Anders dan over de familie is in het huisarchief van Duivenvoorde maar weinig te vinden over – en laat staan van – het personeel. Waar er van de familie veel persoonlijke stukken overgeleverd zijn, is dat in het geval van de personeelsleden wel anders. Hier gaat het vooral om financiële bronnen, bijvoorbeeld over de uitbetaling van de lonen. Een bijzonder archiefstuk is de ‘Lijst Werkzaamheden der Werkmeid’ uit 1879. Hierin kunnen we precies lezen hoe de dag van de werkmeid op het kasteel eruit zag. En dat was hard werken:

‘Om half zeven gekleed en beneden zijn. Van half zeven tot half acht elken morgen de eetkamer, Mijnheers’ kamer, de groene salon en de zitkamer van de Freule goed nazien, bij stoffen, stof afnemen enz. Van half acht tot acht uur gezamenlijk ontbijten. Om acht uur weer aan de gang bij stoffen – vensterbanken en stoelen stof afnemen en slot poetsen (behalve des woensdags en zaterdags, als wanneer de gang een grote beurt krijgt). Daarna de booven kamers in orde krijgen. Vervolgens de verschillende slaapkamers, bedden opmaken, kommen enz leegen, goed bij stoffen en nazien. Zijn die klaar, dan de loopers schuyeren en de trappen doen. Daarna, tot 5 uur het werk van den dag wand alsdan gaat de werkmeid in de keuken helpen’

Steeds stiller
Het aantal personeelsleden op Duivenvoorde was in de negentiende eeuw veel groter dan in de loop van de twintigste eeuw (tot 1960). Uit kasboeken blijkt dat in 1885 circa 15 personeelsleden en in 1895 circa 20 personeelsleden op Duivenvoorde waren. Zo was er in 1885 nog een koetsier in dienst, waren er 6 dienstboden, kamermeisjes en kleedsters en had ook de koetsier een assistent. Veel personeel was ook nodig, want alleen zo konden de vele familievisites en maskeradefeesten worden georganiseerd. Aan het begin van de twintigste eeuw veranderde er veel op Duivenvoorde. Grote ontvangsten maakten plaats voor intieme theevisites en nieuwe technieken en gewoonten in de huishouding en het onderhoud deden hun intrede. Bij gevolg nam het aantal personeelsleden sterk af.

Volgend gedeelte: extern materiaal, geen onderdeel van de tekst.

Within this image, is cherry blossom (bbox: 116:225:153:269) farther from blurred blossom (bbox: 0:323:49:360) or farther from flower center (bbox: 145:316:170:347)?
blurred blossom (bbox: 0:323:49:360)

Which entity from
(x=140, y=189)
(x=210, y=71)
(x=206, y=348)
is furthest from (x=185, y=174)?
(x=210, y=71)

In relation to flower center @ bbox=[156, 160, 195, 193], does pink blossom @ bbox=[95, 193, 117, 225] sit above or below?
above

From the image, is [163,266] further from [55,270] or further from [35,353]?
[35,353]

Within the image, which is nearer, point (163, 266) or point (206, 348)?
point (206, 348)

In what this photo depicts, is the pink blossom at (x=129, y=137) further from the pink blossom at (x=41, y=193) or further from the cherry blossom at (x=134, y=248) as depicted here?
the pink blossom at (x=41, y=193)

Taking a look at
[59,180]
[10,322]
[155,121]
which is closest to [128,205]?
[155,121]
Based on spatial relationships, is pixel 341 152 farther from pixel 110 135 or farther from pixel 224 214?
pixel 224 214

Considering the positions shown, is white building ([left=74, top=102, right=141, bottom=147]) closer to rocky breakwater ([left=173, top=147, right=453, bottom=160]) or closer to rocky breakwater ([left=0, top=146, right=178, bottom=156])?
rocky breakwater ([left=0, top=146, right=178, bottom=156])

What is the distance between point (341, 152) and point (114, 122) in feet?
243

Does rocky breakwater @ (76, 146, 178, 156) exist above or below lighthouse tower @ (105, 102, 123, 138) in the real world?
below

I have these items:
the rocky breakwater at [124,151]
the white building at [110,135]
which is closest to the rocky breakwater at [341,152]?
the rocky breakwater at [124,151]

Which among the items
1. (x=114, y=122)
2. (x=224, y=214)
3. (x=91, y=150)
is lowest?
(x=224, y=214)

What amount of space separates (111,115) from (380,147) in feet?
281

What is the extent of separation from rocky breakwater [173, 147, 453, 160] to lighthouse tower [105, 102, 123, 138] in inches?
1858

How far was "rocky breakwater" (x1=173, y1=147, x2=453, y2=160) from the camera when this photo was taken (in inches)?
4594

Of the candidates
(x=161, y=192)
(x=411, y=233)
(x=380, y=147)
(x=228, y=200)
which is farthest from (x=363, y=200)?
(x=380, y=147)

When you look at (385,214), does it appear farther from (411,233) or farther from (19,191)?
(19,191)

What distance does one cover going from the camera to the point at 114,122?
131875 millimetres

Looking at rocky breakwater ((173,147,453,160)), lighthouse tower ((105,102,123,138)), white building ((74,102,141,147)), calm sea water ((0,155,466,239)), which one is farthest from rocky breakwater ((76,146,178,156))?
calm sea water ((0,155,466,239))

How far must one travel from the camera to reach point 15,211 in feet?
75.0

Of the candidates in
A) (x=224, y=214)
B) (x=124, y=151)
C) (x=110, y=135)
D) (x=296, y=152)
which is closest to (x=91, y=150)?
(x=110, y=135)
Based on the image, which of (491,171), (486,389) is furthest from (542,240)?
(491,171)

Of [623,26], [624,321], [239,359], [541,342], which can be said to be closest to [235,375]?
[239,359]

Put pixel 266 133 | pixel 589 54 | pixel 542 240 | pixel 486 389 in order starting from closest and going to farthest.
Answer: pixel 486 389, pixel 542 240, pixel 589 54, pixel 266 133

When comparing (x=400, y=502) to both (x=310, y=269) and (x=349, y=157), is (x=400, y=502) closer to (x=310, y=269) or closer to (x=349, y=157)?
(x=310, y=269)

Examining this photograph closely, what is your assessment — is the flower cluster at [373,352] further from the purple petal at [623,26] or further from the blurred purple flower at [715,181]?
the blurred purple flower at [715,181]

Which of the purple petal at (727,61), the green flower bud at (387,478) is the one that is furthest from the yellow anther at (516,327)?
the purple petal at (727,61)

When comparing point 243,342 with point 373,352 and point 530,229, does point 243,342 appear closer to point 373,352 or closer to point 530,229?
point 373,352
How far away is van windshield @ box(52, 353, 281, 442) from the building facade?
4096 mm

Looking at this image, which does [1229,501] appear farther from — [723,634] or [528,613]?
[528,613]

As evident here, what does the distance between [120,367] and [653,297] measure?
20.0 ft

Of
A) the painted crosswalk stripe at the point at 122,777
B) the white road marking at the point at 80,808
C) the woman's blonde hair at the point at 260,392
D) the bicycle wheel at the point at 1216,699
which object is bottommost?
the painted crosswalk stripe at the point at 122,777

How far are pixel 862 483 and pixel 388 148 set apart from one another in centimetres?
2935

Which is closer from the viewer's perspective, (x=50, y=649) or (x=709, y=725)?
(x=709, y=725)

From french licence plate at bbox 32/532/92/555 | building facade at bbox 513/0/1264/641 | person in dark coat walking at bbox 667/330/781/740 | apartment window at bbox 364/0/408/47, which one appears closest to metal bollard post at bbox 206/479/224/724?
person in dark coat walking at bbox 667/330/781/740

Naast de tuinbaas, de jachtopziener en wat tuinknechten hadden de baron en de freule nog slechts de huisknecht en de kokkin binnen in dienst, Johan en Johanna Meenink. Samen bestierden zij het huishouden en hielden zij Duivenvoorde draaiende. Zij woonden in een van de bouwhuizen aan de overzijde van de vijver.

De slaapkamer van de freule
De kamer die we vandaag de Schimmelpennink Kamer noemen, is vanaf de negentiende eeuw altijd een slaapkamer geweest. Net als de zus van Hendricus Adolphus in de negentiende eeuw had de freule, Ludolphine Henriette Schimmelpenninck van der Oye, deze kamer in gebruik als slaapkamer. Er stond een groot hemelbed, een kussenkast – gelijkend aan het exemplaar dat nu nog in de kamer staat – en een apart wastafelmeubel. Het is de kamer met het meest indrukwekkende uitzicht op het landgoed, met de zichtlijn tot aan de Vliet. Daarnaast heeft deze kamer mooi uitzicht op de voorvijver, waarop in de winters lang werd geschaatst door mensen uit de buurt. Onder toeziend oog van de freule die zo nu en dan zorgde voor koek en zopie.              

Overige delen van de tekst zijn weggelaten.